• REQUIRED WORK: Could you set down the lines from the first line of the entries below through the line with "Since 1902 - Genuine", exactly and with no pictures?

• DATA EXCERPTS:
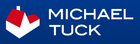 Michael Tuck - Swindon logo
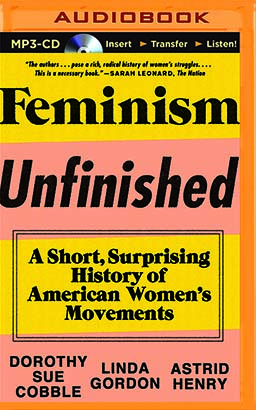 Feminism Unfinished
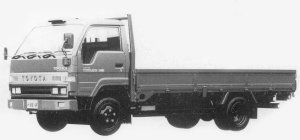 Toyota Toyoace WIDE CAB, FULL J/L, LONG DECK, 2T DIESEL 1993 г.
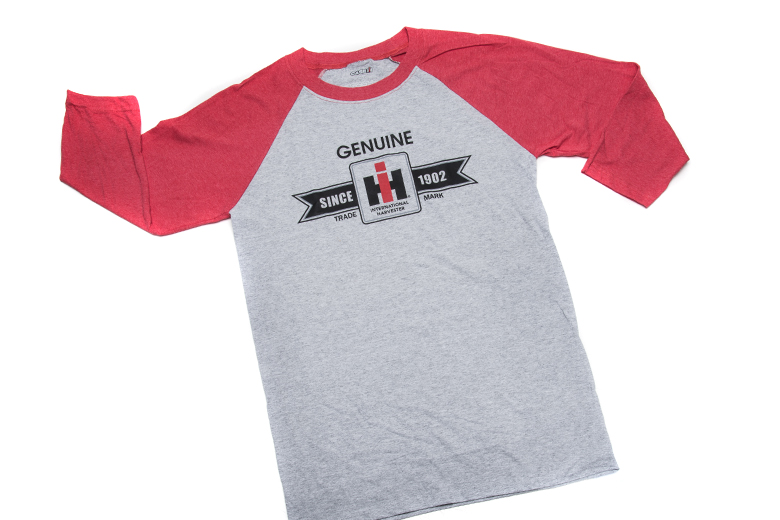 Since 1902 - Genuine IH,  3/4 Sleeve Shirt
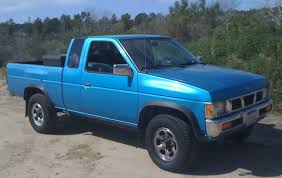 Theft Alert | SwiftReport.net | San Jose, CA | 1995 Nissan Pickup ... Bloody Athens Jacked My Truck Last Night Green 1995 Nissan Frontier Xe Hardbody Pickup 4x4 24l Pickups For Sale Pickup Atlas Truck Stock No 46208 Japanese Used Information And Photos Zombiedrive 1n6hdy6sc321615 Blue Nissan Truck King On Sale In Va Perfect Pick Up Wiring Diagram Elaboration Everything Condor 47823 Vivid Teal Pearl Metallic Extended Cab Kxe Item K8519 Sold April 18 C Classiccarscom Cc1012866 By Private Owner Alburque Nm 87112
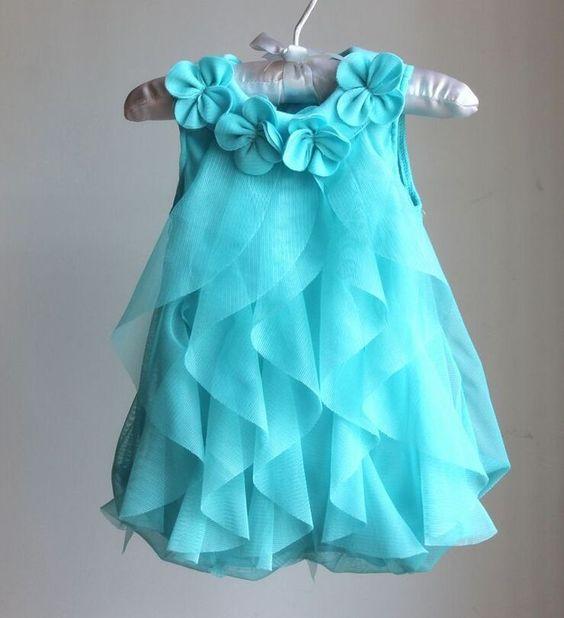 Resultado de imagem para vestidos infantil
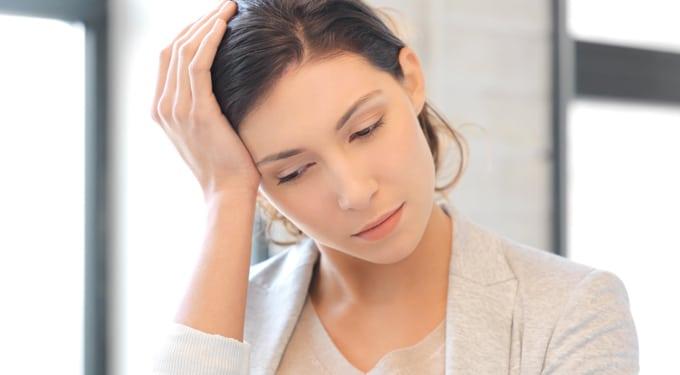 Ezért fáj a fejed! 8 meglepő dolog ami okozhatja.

• TASK RESULT:
 Michael Tuck - Swindon logo
 Feminism Unfinished
 Toyota Toyoace WIDE CAB, FULL J/L, LONG DECK, 2T DIESEL 1993 г.
 Since 1902 - Genuine IH,  3/4 Sleeve Shirt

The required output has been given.